Ref. [4] performed a proteomic analysis of seed proteins of six oat genotypes, with the molecular weight of the proteins ranging from 80 kDa to 10 kDa. The proteins were transferred to a membrane where the presence of allergenic oat proteins in the region with a molecular weight of 70 kDa to 25 kDa was detected. These proteins reacted with the antibody, and proteins with a molecular weight of about 37 kDa showed the strongest signal.

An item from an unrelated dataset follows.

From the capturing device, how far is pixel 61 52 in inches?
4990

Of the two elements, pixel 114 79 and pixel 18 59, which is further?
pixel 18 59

Many other proteomic techniques are used to further identify proteins, such as liquid chromatography coupled to mass spectrometry (LC-MS/MS), which is one of the most promising non-immunological methods for the identification, quantification and resolution of gluten-forming proteins and is based on accurate molecular weight peptide biomarkers [21].

4. Conclusions

The ELISA method and the Western blot have been shown to be accurate and sufficiently sensitive analyses by which it is possible not only to accurately detect but also to quantify the content of celiac agents in plant samples. The gluten content of wheat exceeds the set limit, while buckwheat met the standard for a gluten-free crop. It has been shown that the allergenicity of oats is variety-dependent, and the applied methods can be used to detect this varietal specificity and, thus, to select varieties suitable for food production and for consumption by individuals with predisposed conditions. Using immunochemical methods, it is possible to quickly and reproducibly detect allergenic proteins in raw materials prepared for the production of foods suitable for risk groups in the population of people who suffer from food allergies or intolerance to certain protein components of grains.